Please output exactly the lines below, starting at the line that has "winfuture-samsung-galaxy-note-10-lite" and ending at the line that has "Meat Women's Triblend", both included; leave out all pictures and include nothing else.

(Image-caption web data)
----

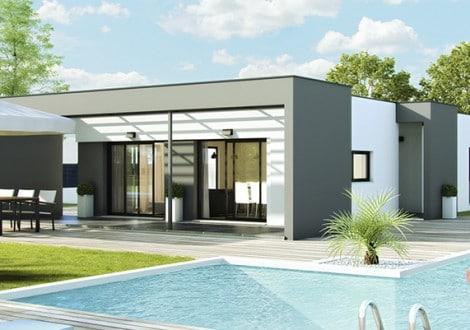 nouvelle gamme contemporaine construire sa maison pas cher constructeur low cost de qualit. Black Bedroom Furniture Sets. Home Design Ideas
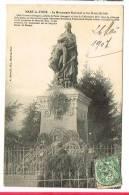 MARS-LA-TOUR (Meurthe-et-Moselle )  Le Monument National..... - Frankrijk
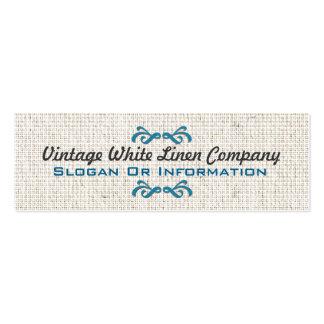 Decorative Vintage White Linen Business Cards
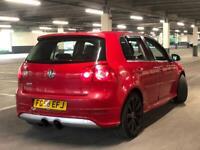 Volkswagen Golf Full R32 conversation
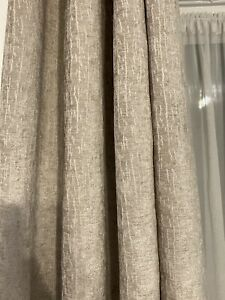 Next Heavyweight Chenille Eyelet Lined Curtains Natural Beige117x229cm 46x90""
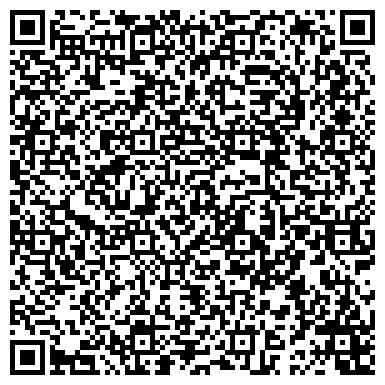 QR-код с контактной информацией организации Интернет-магазин КоШара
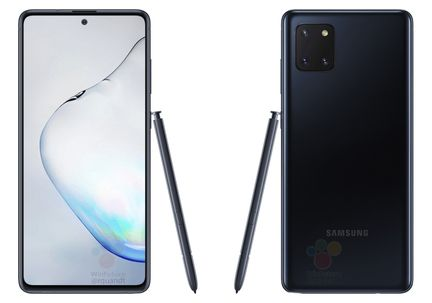 winfuture-samsung-galaxy-note-10-lite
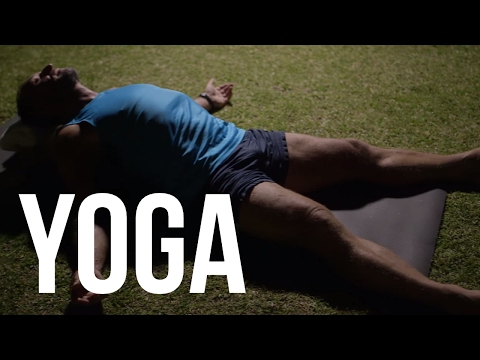 YOGA HAS GIVEN ME A BRAND NEW BODY | Dorian Yates  on health | London Real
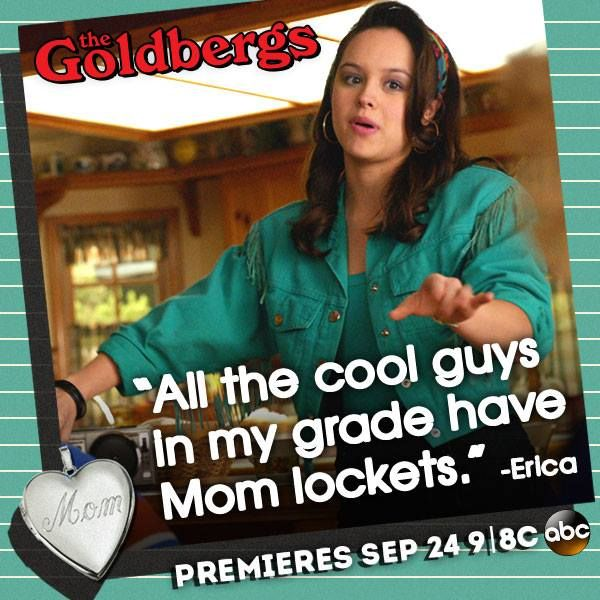 meet the goldbergs quotes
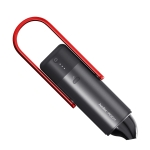 ROCK x AutoBot V2 Car Portable Handheld Powerful Vacuum Cleaner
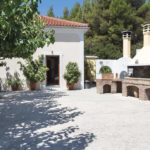 Skopelos hovuzlu villa tenedos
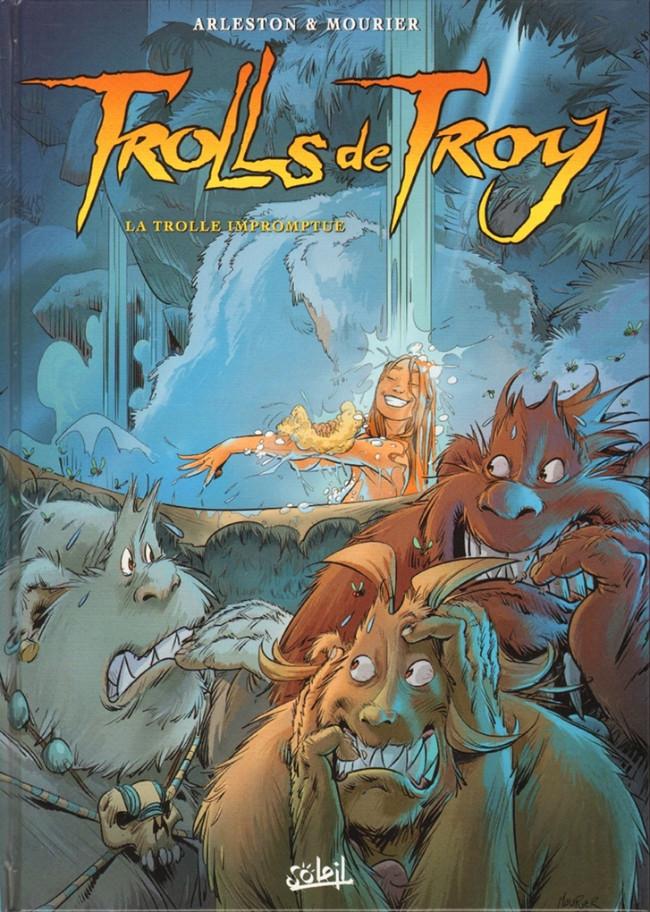 Couverture de Trolls de Troy -17- La Trolle impromptue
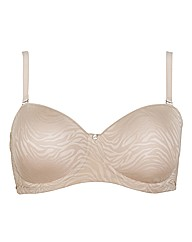 Lepel Underwired Multitasker Bra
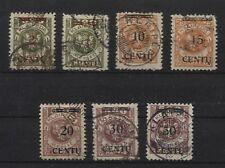 Memel 167-173 gestempelt (B04346)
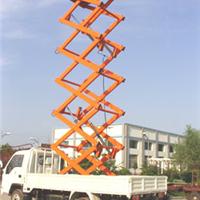 南宁市摩天塔机械设备有限公司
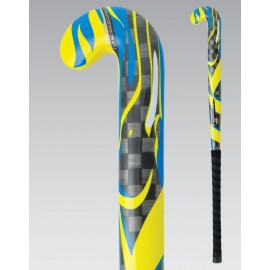 TK Platinum P1 - Yellow / Blue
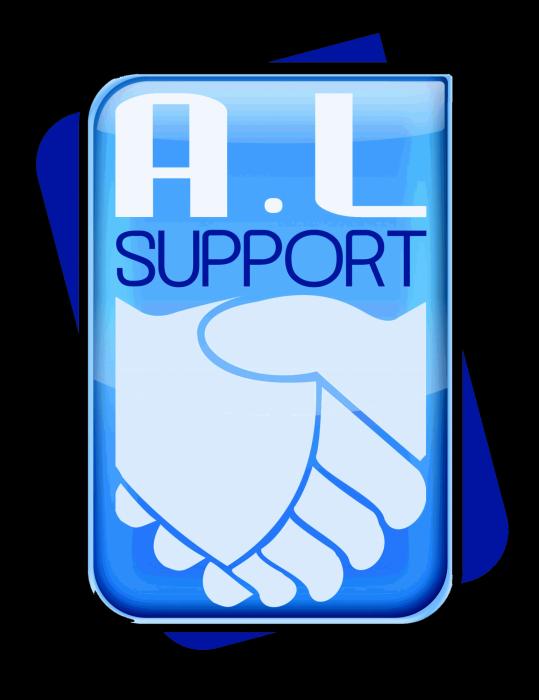 AL SUPPORT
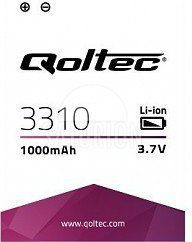 Qoltec Bateria 7882.3310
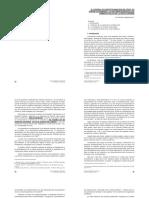 Control Constitucionalidad.pdf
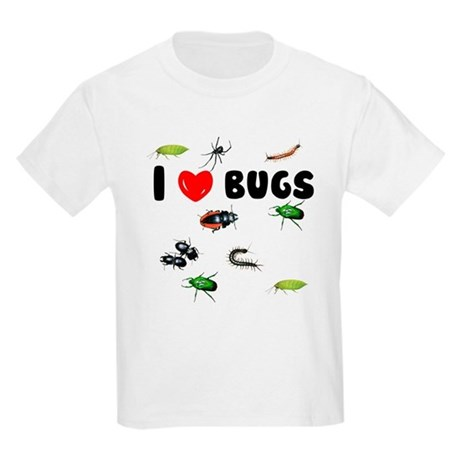 I Love Bugs (Kids Light T-Shirt)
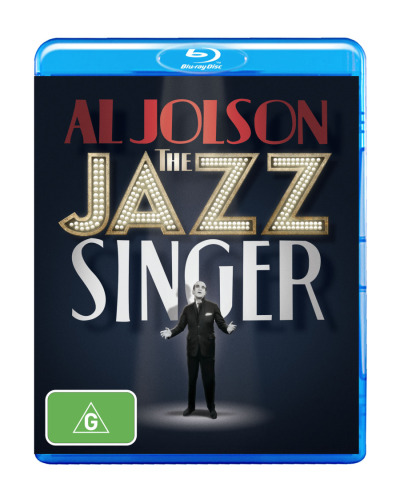 The Jazz Singer (Al Jolson)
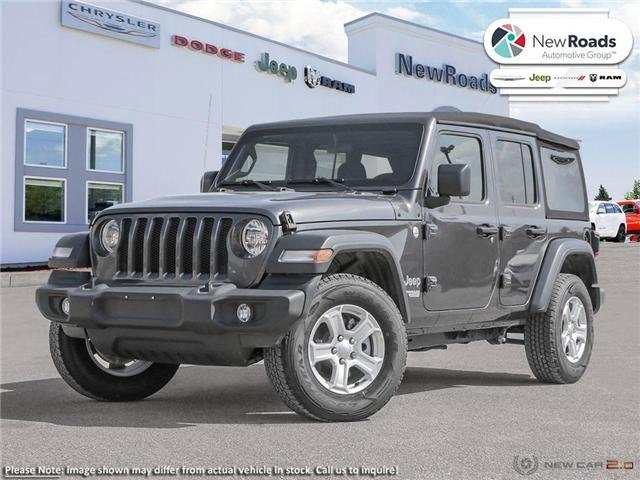 2018 Jeep Wrangler Unlimited Sport (Stk: W18197) in Newmarket - Image 1 of 22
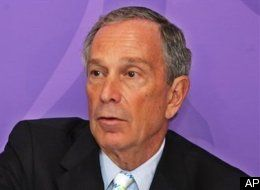 Bloomberg Not Wanted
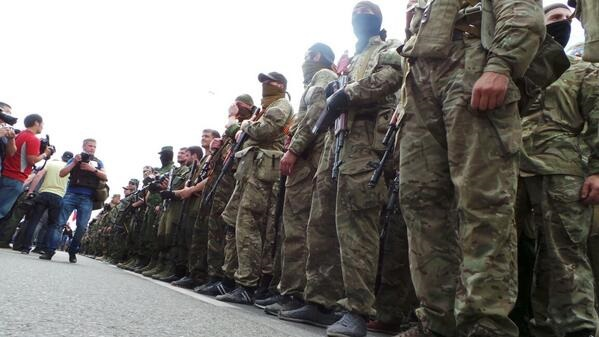 Участники митинга в Донецке направились к резиденции Ахметова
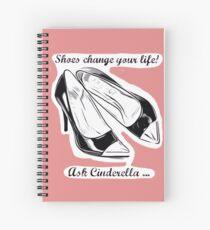 Cuaderno de espiral Pregunta a Cinderella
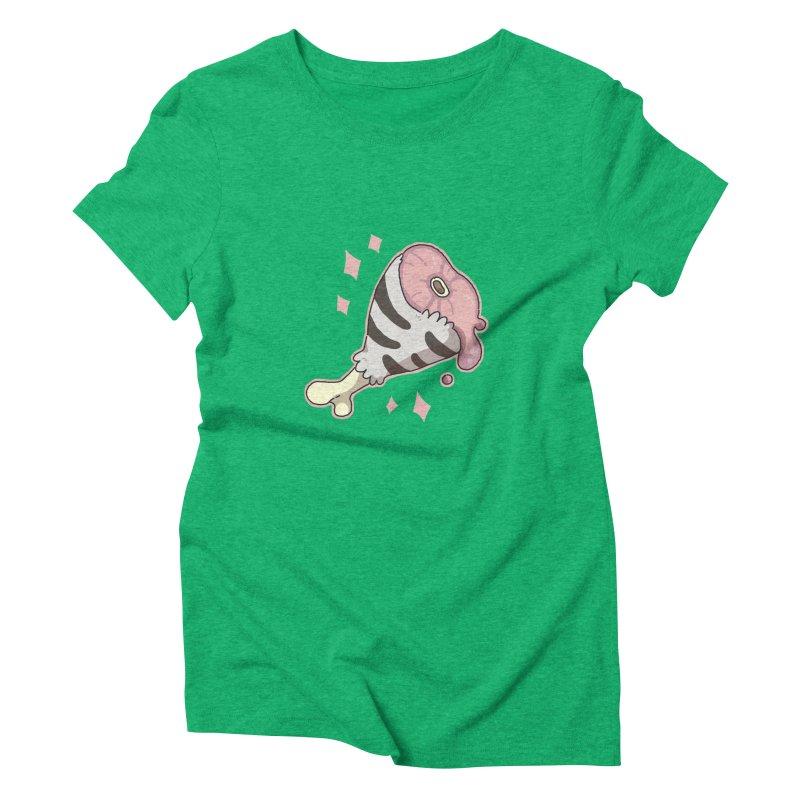 Meat Women's Triblend T-Shirt by C.C. Art's Shop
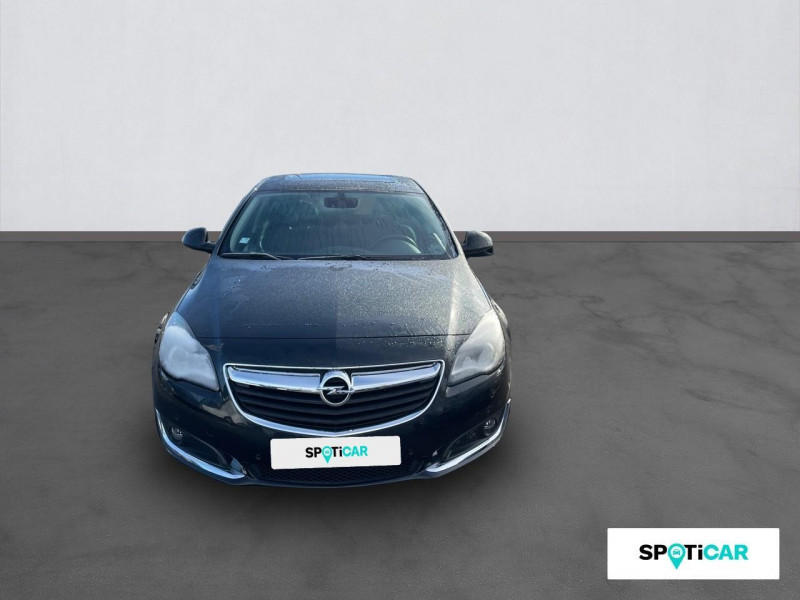 Opel Insignia 2.0 CDTI 170 ch BlueInjection ecoFlex Elite Noir occasion à ONET LE CHATEAU - photo n°2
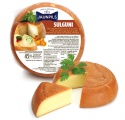 cheese sulguni smoked - product's photo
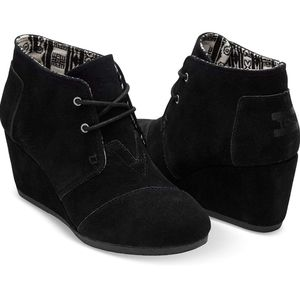 TOMS Wedge Woolen LaceUp Boots/Womens Kala Booties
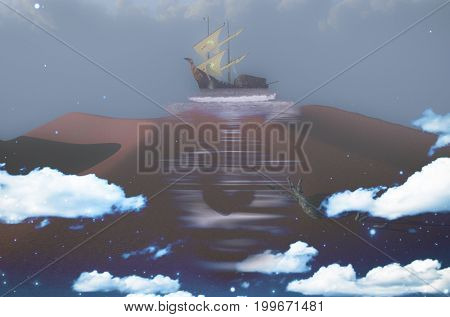 Complex surreal painting. Ancient ship on a sand dune. Mask in the sky.   3D rendering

----

### RESULT OF THE EXERCISE
 winfuture-samsung-galaxy-note-10-lite
 YOGA HAS GIVEN ME A BRAND NEW BODY | Dorian Yates  on health | London Real
 meet the goldbergs quotes
 ROCK x AutoBot V2 Car Portable Handheld Powerful Vacuum Cleaner
 Skopelos hovuzlu villa tenedos
 Couverture de Trolls de Troy -17- La Trolle impromptue
 Lepel Underwired Multitasker Bra
 Memel 167-173 gestempelt (B04346)
 南宁市摩天塔机械设备有限公司
 TK Platinum P1 - Yellow / Blue
 AL SUPPORT
 Qoltec Bateria 7882.3310
 Control Constitucionalidad.pdf
 I Love Bugs (Kids Light T-Shirt)
 The Jazz Singer (Al Jolson)
 2018 Jeep Wrangler Unlimited Sport (Stk: W18197) in Newmarket - Image 1 of 22
 Bloomberg Not Wanted
 Участники митинга в Донецке направились к резиденции Ахметова
 Cuaderno de espiral Pregunta a Cinderella
 Meat Women's Triblend T-Shirt by C.C. Art's Shop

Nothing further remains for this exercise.